_GIVEN ENTRIES_.
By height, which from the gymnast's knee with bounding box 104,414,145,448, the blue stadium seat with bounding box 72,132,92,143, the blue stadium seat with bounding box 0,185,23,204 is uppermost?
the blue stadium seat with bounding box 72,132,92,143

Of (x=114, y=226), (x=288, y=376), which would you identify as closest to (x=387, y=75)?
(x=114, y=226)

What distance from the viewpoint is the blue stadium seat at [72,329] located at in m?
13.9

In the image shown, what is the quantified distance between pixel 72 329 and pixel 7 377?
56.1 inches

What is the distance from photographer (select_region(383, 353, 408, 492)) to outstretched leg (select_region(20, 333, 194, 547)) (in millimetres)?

_EXERCISE DIRECTIONS_. Copy every one of the entries above, word for word.

_FULL RESPONSE_.
By height, which from the gymnast's knee with bounding box 104,414,145,448, the blue stadium seat with bounding box 72,132,92,143, the blue stadium seat with bounding box 0,185,23,204 is uppermost?
the blue stadium seat with bounding box 72,132,92,143

Of (x=114, y=226), (x=288, y=376), which would you identify as closest to (x=387, y=75)?
(x=114, y=226)

What distance from the viewpoint is the blue stadium seat at [72,329] located at in m?
13.9

In the image shown, what is the quantified distance between pixel 72 329 and pixel 7 377?
56.1 inches

What is the distance from photographer (select_region(383, 353, 408, 492)) to outstretched leg (select_region(20, 333, 194, 547)) (in millimetres)?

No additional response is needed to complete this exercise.